En ce sens, sa figure parle encore à ceux qui écrivent et écoutent aujourd’hui, dans un temps de communication frénétique et de mémoire brève. Duni nous rappelle que la culture ne naît pas du bruit, mais du silence préparé ; que la beauté n’est pas urgence, mais construction ; que la musique, pour être universelle, doit d’abord rester fidèle à son origine. Son origine était Matera – et de Matera il partit, comme tous ceux qui ont quelque chose à dire, pour revenir un jour d’une autre direction.
Lorsque, les soirs d’automne, le Festival Duni allume ses concerts et que la pierre de la ville devient caisse de résonance, on n’entend pas seulement les notes d’un compositeur, mais la voix d’une terre entière se reconnaissant enfin en celui qui l’a rendue grande. Peut-être le véritable héritage de Duni n’est-il pas seulement la naissance de l’opéra-comique, mais la certitude que même depuis les marges du monde peut surgir une forme d’universalité.
Et si Matera incarne la solidité du temps, Pomarico en garde la généalogie.

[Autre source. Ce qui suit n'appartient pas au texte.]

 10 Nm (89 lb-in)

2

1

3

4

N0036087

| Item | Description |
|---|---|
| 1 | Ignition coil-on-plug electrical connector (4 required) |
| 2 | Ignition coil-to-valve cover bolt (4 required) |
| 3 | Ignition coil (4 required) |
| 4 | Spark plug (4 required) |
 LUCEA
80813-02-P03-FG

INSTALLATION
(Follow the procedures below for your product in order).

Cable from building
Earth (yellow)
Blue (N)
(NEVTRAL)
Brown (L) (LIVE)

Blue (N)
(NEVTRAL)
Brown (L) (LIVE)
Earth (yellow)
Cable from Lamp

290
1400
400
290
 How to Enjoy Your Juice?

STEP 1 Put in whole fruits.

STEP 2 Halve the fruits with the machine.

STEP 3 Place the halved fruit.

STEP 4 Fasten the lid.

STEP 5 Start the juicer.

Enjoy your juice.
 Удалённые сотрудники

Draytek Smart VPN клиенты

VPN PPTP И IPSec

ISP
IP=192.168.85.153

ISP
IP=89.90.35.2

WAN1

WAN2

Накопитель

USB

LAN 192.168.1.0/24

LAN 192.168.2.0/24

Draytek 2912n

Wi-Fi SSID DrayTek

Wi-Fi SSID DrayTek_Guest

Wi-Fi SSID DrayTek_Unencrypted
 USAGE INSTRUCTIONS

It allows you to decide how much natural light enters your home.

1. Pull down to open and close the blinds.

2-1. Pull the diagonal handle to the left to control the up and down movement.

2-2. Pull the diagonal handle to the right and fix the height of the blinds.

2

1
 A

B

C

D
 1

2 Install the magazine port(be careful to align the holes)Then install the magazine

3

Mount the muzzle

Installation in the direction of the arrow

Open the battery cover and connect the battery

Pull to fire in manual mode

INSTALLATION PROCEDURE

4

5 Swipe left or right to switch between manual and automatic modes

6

C’est là qu’est né le grand-père de Vivaldi, et là subsiste le secret d’une Italie qui sut se faire entendre sans fracas. Triangle de pierre et de son : Pomarico, Matera, Paris. Entre ces coordonnées se déploie l’histoire d’Egidio Romualdo Duni, et aussi une part de nous-mêmes : cette culture méridienne qui unit la mesure à la lumière, la logique au sentiment, la rigueur à la tendresse.
Aujourd’hui, dans une Europe qui semble avoir oublié ses racines méditerranéennes, se souvenir de Duni revient à rappeler que la vraie modernité naît de la mesure, non de l’excès. C’est le geste d’un homme parti d’une petite ville du Sud pour enseigner au monde qu’on peut être universel tout en restant fidèle à sa langue. En ce sens, sa leçon n’est pas achevée : c’est une invitation à la discrétion, à l’intelligence, à une beauté qui n’a pas besoin d’élever la voix pour être entendue.
Et ainsi, deux cent cinquante ans plus tard, Egidio Romualdo Duni parle encore – non plus depuis les scènes de Paris, mais depuis les pierres de Matera, qui lui répondent comme un chœur secret. Sa musique n’est pas un monument, mais un souffle : celui d’une terre qui continue de chanter à travers ceux qui, comme lui, ont su transformer le silence en mesure et la mesure en liberté.